## Extracted text

February nanoTalks: Materials for Healthcare

The February nanoTalks take us on a trip to the newest materials to support our health. Learn how Biomaterials improve the healing process after a heart attack or how personalized, bioresorbable magnesium implants are produced.


Online (YouTube)



Image Credits: Martina Cihova

YouTube Live Stream: www.bit.ly/nano-feb

Talk 1: Cell Based Biomaterials in Heart Regeneration

Presented by Cyrielle Kaltenrieder, PhD Candidate at the Department of Medicine, University of Fribourg

Do you have a family member who suffered from a heart attack? Or have you lost anyone due to heart failure? If yes, you are - unfortunately - one of many because ischemic heart diseases which lead to heart failure are a leading cause of death in the world. For decades, researchers have tried to improve the heart’s capacity to regenerate the cardiomyocytes lost after a myocardial infarct. A lot of hope has been placed in biomaterials as a means to either replace dead cells in the heart or induce the remaining cells to regenerate or have a beneficial effect on the healing process. Let me take you on a road trip where we explore some of these different biomaterials with a focus on biomaterials based on cells.

Talk 2: Medical Implants – from forever to Personalized Degradation

Presented by Nicole Kleger, PhD Candidate at the Department of Materials, ETH Zurich

Medical implants are indispensable in today’s clinical practice. Continuous advances in materials science have played an essential role in modern treatment options, through providing a range of suitable implant materials. While the traditional material design focused on durability, modern material design is shifting towards biodegradable materials. Biodegradable materials are designed to support damaged tissue to heal, and to safely disappear once they have fulfilled this role. For orthopedic implants, magnesium is one of the most promising bioresorbable materials. However, due to its highly oxidative nature, it is challenging to process. This hinders its application in additive manufacturing techniques, which would enable personalized implants. In this talk, we will look into the opportunity of using indirect 3D printing via NaCl templates to enable generating personalized, bioresorbable magnesium implants.

## Activity
Please repeat the passage of the nanoTalks announcement verbatim, starting at "The February nanoTalks" and ending at "Online (YouTube)".

## Dataset records
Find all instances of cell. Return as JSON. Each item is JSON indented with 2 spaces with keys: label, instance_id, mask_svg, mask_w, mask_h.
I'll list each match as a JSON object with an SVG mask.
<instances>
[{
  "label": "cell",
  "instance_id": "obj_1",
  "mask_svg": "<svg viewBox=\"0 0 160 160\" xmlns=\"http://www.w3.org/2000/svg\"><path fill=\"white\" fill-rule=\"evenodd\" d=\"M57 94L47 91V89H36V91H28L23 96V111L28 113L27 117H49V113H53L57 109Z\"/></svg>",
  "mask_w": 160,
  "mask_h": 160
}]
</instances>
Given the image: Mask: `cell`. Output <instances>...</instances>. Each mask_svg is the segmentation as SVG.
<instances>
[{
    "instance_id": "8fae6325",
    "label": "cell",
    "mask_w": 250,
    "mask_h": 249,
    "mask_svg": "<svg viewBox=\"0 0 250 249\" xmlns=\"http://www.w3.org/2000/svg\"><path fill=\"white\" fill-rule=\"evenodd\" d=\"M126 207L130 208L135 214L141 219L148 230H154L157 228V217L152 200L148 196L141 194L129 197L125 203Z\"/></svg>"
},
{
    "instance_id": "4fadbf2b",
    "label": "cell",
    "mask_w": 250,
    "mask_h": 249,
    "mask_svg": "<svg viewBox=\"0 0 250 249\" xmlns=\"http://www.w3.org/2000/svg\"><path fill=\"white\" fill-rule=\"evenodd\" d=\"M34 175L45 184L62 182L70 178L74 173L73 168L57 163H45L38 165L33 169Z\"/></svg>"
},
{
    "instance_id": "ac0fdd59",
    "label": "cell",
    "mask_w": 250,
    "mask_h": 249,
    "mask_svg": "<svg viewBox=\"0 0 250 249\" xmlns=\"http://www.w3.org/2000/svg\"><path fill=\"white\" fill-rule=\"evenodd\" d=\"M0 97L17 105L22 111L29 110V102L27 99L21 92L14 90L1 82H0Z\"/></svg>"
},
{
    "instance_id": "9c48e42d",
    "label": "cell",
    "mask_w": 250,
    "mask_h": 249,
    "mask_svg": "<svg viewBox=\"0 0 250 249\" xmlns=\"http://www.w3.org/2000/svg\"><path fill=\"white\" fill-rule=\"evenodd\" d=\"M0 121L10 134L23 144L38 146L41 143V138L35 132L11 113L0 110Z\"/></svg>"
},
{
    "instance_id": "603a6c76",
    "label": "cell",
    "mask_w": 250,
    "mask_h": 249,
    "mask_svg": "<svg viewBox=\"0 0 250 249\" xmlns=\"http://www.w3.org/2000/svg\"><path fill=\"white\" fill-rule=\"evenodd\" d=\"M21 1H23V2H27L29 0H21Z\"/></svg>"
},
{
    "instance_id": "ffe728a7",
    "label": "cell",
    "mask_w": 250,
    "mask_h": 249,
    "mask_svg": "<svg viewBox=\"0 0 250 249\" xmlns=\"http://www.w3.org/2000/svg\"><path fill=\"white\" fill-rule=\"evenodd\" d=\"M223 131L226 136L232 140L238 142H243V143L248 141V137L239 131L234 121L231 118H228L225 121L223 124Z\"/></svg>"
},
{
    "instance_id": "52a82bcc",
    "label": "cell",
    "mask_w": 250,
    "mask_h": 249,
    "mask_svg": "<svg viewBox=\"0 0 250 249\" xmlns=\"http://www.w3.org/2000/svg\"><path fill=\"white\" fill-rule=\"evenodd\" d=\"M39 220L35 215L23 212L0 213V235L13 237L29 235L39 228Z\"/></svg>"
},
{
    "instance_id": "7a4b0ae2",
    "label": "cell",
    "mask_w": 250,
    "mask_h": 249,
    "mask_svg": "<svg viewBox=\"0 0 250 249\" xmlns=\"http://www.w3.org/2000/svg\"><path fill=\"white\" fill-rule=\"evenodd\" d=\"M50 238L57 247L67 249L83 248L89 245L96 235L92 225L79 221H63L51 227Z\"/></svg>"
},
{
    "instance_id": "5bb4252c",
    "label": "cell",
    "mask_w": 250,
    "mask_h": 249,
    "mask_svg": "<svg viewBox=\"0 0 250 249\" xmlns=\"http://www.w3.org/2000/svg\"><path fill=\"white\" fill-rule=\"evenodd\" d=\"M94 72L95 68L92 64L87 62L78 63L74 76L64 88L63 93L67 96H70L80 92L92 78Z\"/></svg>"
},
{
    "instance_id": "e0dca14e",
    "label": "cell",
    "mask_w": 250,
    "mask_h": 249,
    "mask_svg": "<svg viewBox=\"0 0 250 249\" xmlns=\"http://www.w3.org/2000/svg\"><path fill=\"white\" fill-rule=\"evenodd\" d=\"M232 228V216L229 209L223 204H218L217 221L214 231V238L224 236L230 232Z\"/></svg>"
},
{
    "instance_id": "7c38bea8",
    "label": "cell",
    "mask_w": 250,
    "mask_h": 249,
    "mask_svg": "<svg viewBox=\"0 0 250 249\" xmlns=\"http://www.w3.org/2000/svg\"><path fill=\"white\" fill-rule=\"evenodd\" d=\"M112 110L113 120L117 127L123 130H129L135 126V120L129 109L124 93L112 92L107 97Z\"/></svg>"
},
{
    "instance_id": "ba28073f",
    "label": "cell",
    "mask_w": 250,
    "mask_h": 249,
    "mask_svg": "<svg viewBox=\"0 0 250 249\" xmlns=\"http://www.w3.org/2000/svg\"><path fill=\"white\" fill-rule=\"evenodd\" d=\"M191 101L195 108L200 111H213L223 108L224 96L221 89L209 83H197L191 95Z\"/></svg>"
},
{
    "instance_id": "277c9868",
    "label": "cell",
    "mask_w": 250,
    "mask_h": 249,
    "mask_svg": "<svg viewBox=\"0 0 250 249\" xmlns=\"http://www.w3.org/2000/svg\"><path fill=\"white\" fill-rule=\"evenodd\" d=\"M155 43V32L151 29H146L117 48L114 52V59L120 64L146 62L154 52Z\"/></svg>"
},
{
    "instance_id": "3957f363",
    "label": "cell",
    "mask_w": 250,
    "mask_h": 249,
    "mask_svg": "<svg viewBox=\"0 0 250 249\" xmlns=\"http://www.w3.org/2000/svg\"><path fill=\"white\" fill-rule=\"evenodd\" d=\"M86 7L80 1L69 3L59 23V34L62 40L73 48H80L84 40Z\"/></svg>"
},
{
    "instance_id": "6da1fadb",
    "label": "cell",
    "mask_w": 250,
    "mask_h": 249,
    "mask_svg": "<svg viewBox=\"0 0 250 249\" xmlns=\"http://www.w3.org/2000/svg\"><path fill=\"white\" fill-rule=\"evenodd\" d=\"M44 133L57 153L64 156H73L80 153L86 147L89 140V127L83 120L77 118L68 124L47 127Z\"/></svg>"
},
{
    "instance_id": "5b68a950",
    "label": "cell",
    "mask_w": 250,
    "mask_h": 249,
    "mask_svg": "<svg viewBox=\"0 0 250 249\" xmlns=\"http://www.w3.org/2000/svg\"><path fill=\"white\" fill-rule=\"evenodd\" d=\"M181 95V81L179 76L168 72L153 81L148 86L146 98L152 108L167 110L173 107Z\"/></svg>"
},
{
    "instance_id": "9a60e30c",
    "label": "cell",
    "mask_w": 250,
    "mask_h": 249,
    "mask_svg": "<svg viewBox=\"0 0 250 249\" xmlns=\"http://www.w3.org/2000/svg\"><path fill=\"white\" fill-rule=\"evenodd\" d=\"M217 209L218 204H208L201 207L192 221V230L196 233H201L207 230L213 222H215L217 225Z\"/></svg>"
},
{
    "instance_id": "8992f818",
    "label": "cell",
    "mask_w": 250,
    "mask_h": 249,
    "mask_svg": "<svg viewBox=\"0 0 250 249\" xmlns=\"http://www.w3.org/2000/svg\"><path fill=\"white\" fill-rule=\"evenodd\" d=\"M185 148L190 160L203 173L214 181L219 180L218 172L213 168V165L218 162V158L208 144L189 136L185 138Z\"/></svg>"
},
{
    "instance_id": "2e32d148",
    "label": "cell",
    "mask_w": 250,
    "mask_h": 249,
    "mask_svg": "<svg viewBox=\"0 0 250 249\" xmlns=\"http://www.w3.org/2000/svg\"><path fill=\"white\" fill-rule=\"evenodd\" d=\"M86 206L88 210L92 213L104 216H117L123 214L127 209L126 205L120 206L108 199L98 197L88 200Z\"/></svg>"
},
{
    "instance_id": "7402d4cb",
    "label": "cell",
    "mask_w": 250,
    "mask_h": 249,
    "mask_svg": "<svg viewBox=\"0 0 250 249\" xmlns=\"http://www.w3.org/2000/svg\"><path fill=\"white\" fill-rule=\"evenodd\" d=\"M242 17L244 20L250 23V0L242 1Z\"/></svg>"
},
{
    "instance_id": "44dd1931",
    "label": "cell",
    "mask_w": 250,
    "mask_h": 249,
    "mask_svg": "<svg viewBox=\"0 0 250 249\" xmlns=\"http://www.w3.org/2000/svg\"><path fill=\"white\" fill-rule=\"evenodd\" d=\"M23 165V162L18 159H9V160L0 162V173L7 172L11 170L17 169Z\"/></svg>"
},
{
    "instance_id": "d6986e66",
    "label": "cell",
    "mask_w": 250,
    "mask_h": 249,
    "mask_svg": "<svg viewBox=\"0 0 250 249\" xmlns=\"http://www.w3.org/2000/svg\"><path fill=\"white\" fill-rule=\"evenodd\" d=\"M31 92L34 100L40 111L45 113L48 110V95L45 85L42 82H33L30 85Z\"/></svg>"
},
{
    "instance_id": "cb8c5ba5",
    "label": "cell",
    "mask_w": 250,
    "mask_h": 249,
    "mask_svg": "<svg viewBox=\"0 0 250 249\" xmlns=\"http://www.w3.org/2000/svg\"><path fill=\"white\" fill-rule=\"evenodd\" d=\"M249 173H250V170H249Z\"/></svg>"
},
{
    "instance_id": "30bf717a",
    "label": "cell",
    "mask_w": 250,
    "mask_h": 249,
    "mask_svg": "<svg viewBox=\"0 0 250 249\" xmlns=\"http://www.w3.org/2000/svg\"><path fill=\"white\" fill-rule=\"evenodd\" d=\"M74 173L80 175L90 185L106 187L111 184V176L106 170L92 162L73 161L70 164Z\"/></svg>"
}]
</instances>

## Answer for the task
The February nanoTalks take us on a trip to the newest materials to support our health. Learn how Biomaterials improve the healing process after a heart attack or how personalized, bioresorbable magnesium implants are produced.


Online (YouTube)